Letter: For our valley wildlife, a steep price to pay
To extirpate, according to the dictionary: to root out and destroy completely; synonyms: eradicate, eliminate, wipe out. Not a word one expected to hear from wildlife biologists at Vail’s second annual Wildlife Forum on Wednesday at Donovan Pavilion. But it was a word used, more than once, to describe threats to our Eagle County elk, deer and bighorn sheep herds. Human intrusion into critical animal habitats, whether by recreationists or development, have reduced deer and elk populations to numbers where their very presence here is threatened. Elk herds both north and south of Interstate 70 are now counted in the tens where as recently as 15 years ago numbers were well over 1,000.
Additionally, a workforce housing project north of the East Vail I-70 exit in the bighorns’ limited critical winter range, we were told, threatens to extirpate the herd there. Loss of this herd that is beloved by residents and guests is a steep price to pay for this sorely-needed housing. It’s the right project but in the wrong place.
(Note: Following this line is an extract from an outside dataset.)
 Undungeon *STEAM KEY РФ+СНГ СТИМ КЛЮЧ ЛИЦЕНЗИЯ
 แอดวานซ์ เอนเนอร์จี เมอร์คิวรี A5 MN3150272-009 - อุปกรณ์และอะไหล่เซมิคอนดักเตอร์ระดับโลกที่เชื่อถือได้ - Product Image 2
Further threatening the bighorns is planned development by the town of Vail at the west end of the bighorn sheep’s winter range at the town’s public works yard.
Other major threats to our deer and elk include Golden Peak expansion as a day and night ski and snowboard training center, and calling for the cutting of hundreds of aspen on the peak. This sizable development will make it even harder for deer and elk to find forage, rest and shelter. As if this were not enough, the Forest Service is contemplating permitting the building of a steep, switch-backed 4-mile road through the national forest above Edwards’ north side, an area used by deer and elk as winter range. This road would provide access to Berlaimont, an in-holding in the forest purchased by speculators seeking to sell 19 home sites of at least 35 acres to investors. If we were bent on extirpating the remnants of our deer and elk, we could hardly do a better job than these added developments at this time on both the north and south sides of the interstate.
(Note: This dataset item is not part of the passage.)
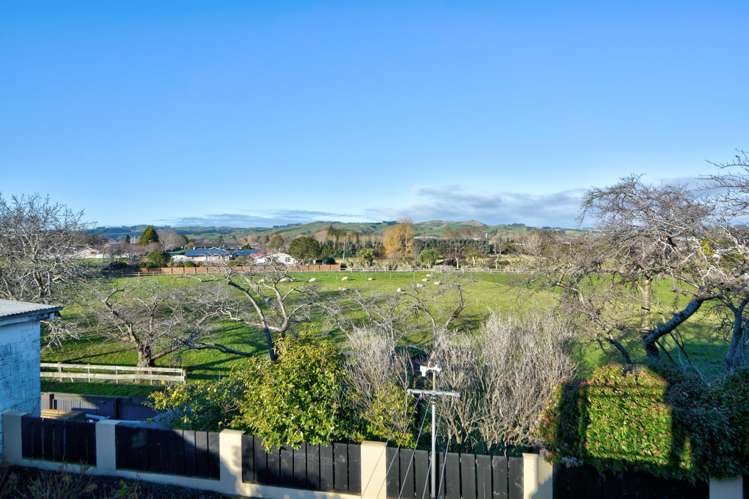 137 Kakapo Street Gore_10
Then we have the last remaining nesting pair of peregrine falcons in the Gore Creek Valley who abandoned an annually used nest site and eggs after four weeks of care last Memorial Day, coincidentally just as a noisy East Vail sewer line replacement was at a peak of disruption on the south side of exit 180. The next two months will indicate whether we have successfully extirpated this species from our valley.
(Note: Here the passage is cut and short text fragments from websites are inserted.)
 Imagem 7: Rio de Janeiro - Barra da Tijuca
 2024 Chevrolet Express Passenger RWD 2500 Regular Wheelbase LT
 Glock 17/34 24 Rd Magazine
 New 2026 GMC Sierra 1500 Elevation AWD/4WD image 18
Knowledgeable biologists tell us, however, we will continue to have growing numbers of pesky bears, mountain lions and moose in our valley, even near our homes, as many benefit from pet and bird food, as well as our pets themselves, our trash, barbecues, lawns and gardens. I think few of us moved or visit here for these experiences, though many did for the very deer, elk and bighorns we are wiping out. Watch out — the next critter we extirpate may well be the golden goose from whom so many of us have prospered.